Pino l’ho rivisto in più occasioni, perché “buttandosi nella politica locale” con discreti risultati è sempre stato visibile. È rimasto piccolino, ma con tanta grinta. Di Marino non ho saputo più nulla. Il rosso di Cecchetti, invece, non c’è più. Al contrario di Pinuccio, dicono sia diventato alto. Ogni tanto lo vedi al quartiere, ma sembra Salvatore di “Cinema Paradiso”, quando rientra a Giancaldo dopo la morte di Alfredo.
Nuovi codici si sono creati in quelle due lunghe strade rettilinee che salgono a monte e nelle ortogonali che le tagliano da sud a nord.

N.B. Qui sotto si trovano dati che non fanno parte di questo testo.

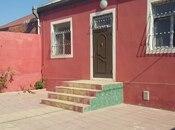 3 otaqlı ev / villa - Xırdalan - 110 m²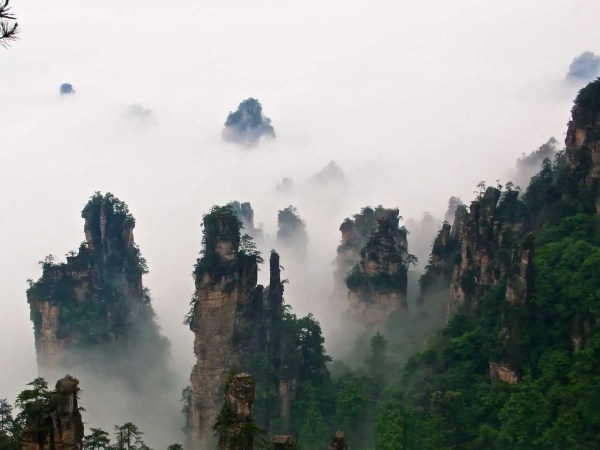 Amazing Unknown Places Visit - Business Insider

Codici impossibili da decifrare per chiunque sia stato d’altri tempi, anzi persino invisibili agli occhi di chi non vive più in quel mondo cambiato. Nessun rimpianto, però. Non è nient’altro che il destino delle cose che si trasformano. Solo la vita che si rinnova.
A proposito, ovviamente Cecchetti ero io.